There is a theory that armed conflict is impossible between countries where famous fast food restaurants are open. We checked whether this is actually true.
This hypothesis was first expressed by journalist and three-time Pulitzer Prize winner Thomas Friedman. At the end of 1996 he published in The New York Times article Foreign Affairs Big Mac I, in which he formulated the following assumption: there are no two countries that have a McDonald's restaurant and that have ever fought against each other. Subsequently, it was called the “golden arch theory” after the company logo. In his text, Friedman cites a conversation with one of the company's executives, confirming his observations. Although the journalist makes a reservation that his hypothesis is not entirely serious, three years later he developed it into a quickly becoming bestseller book The Lexus and the Olive Tree.

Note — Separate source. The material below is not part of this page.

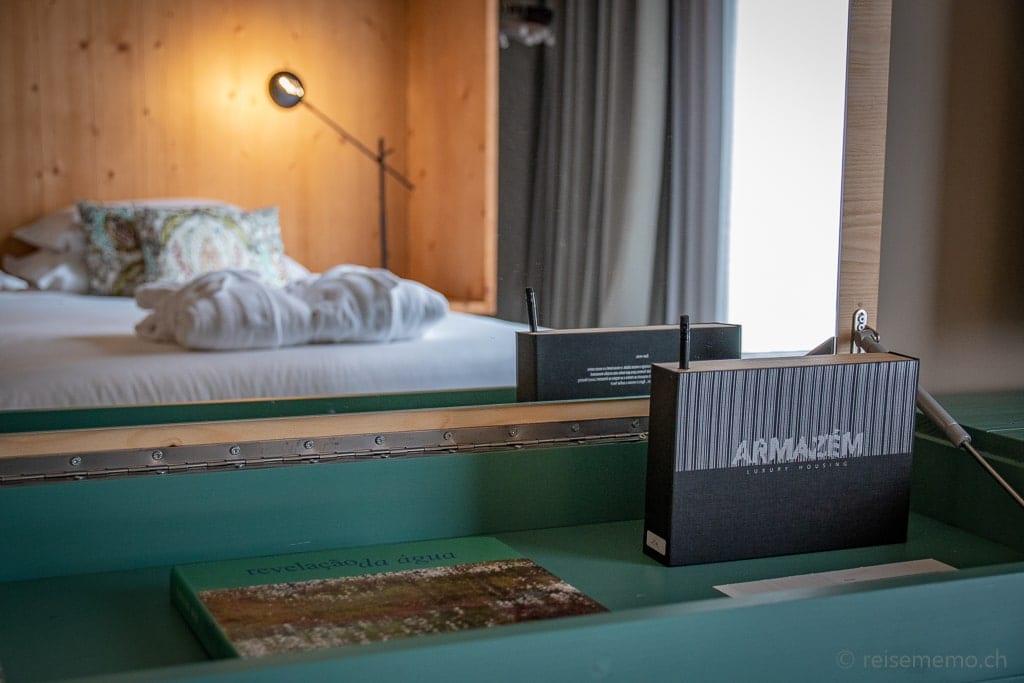Sideboard mit Stauraum und Spiegel im Armazém Hotelzimmer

Despite the fact that the original formulation refers to armed conflicts that have already ended, Friedman argues that his observation also applies to the future. According to him, the opening of a McDonald's restaurant is an illustration of the process of globalization, during which a country reaches a certain level of development and at the same time becomes so integrated into the world economy that “creating problems” such as military action becomes unprofitable. However, Friedman also gives the opposite version in a note from 1996. Francis Fukuyama, author of the famous essay "End of story?", objected to the journalist that in the next ten years there will certainly be a war between countries with McDonald’s.
In his 1996 article, Friedman did not specify what exactly he meant by “war,” saying only that civil wars did not fall under his hypothesis. Nevertheless, his assumption was refuted quite quickly. First McDonald's in Yugoslavia opened in 1988 in Belgrade - 11 years later the city bombed forces of NATO countries, which also worked restaurants of this chain. It is noteworthy that Belgrade McDonald's before the start of the armed conflict was a source of pride for Serbs and the envy of other nationalities, and during the bombing it became a shelter for townspeople.
There are other examples, if not full-fledged wars, then of armed conflicts and special operations that took place between the two countries in which McDonald’s operated. Thus, in 1989, American troops invaded to Panama to overthrow local leader Manuel Noriega (McDonald's works in the country since 1971). During the conflict in South Ossetia in 2008, Russia carried out “an operation to force Georgia to peace,” and the first McDonald’s opened in Tbilisi back in the late 1990s.
Cover photo: Nicolás Ortega for Foreign Policy
Not true
- Snopes. Have Two McDonald's-Containing Countries Ever Been at War with Each Other?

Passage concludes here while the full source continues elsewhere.